The CRISPR 'patent wars' have now officially kicked off in the USA, with formal proceedings to determine who controls key patents over the revolutionary genome-editing technology.
The US Patent and Trademark Office (USPTO) declared an 'interference procedure' on 11 January, under which it will collect evidence to determine who was the 'first to invent' CRISPR/Cas9.
Patents over CRISPR/Cas9 are currently the subject of a dispute between scientists at the University of California, Berkeley and the Broad Institute of MIT and Harvard, Massachusetts, both of whom are claiming rights over the technology (see BioNews 802 and 829).
The first set of patent rights was awarded to Professor Feng Zhang at the Broad Institute in April 2014 under a special accelerated review programme, even though a team at UC Berkeley led by Professors Jennifer Doudna and Emmanuelle Charpentier had submitted a patent application first, several months prior to those filed by the Broad Institute.
UC Berkeley asked the USPTO to investigate in April last year, with a patent judge declaring last week that a conflict did arise between patent applications over the technology, signalling the start of the interference procedure.
GenomeWeb explains that the patents were filed when the USA operated a 'first to invent' system, only later moving to a 'first to file' system. It goes on to say that the USPTO has named UC Berkeley as the senior party in the proceedings, meaning that the Broad Institute will need to establish that it invented the technology first. It also means that UC Berkeley is responsible for starting discussions on attempts to settle the dispute.

= Source material =

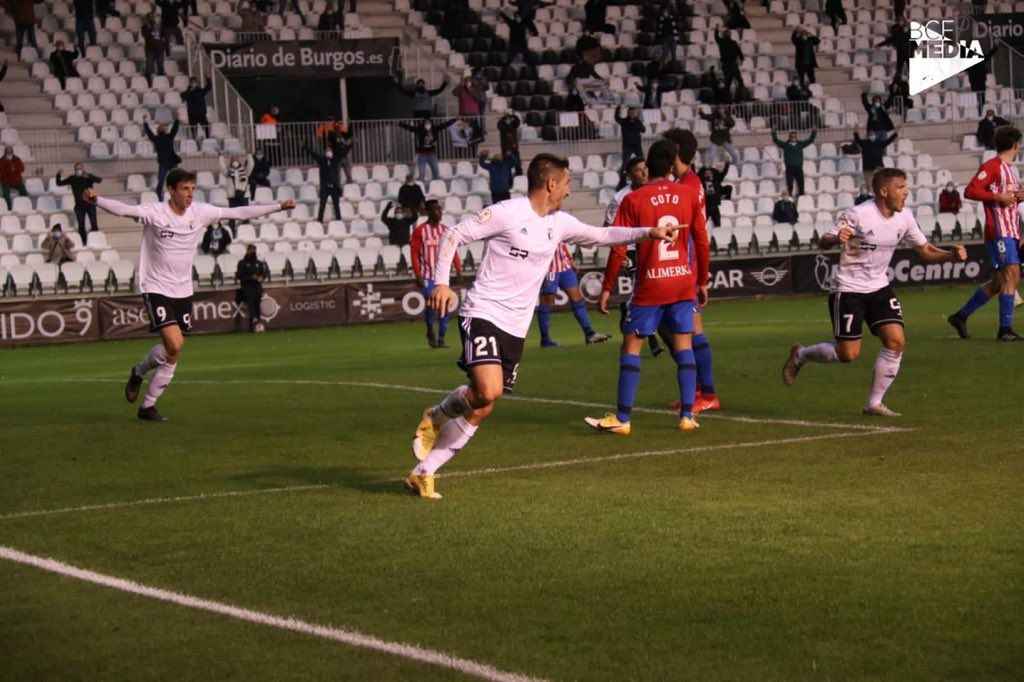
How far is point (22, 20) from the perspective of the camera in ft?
129

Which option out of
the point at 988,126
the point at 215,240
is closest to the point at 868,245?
the point at 215,240

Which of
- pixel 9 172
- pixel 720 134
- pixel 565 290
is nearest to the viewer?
pixel 565 290

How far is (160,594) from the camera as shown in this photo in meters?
7.42

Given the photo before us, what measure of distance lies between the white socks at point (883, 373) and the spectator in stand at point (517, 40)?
3066cm

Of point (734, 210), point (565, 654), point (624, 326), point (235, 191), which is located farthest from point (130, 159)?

= Problems to solve =
a - In the passage on the CRISPR patent dispute, starting at "The US Patent" and ending at "to invent' CRISPR/Cas9.", rewrite that stretch with "evidence" substituted by "testimony".
b - Continue the passage on the CRISPR patent dispute from the point where it stops.
The items that come after the passage on the CRISPR patent dispute are separate material and unrelated to it.

= Results for each task =
a -
The US Patent and Trademark Office (USPTO) declared an 'interference procedure' on 11 January, under which it will collect testimony to determine who was the 'first to invent' CRISPR/Cas9.

b -
'This is such an important technology for the industry I just almost think that for the sake of the industry, settlement between the parties would make sense,' Dr Lisa Haile of law firm DLA Piper told Genetic Engineering & Biotechnology News. She added that it might be a couple of years before the USPTO makes a decision.
Adam Mossoff, patent specialist at George Mason University School of Law, said these actions usually arise over very valuable patents. 'This patent, in particular, is ... a significantly huge advance in gene-editing technology, and this type of technology is the core of what has made the biotech revolution,' he said.
Jacob Sherkow of New York Law School said: 'This is an absolutely humungous biotech patent dispute.'
A case conference is scheduled for March, and the proceedings will be conducted by Judge Deborah Katz.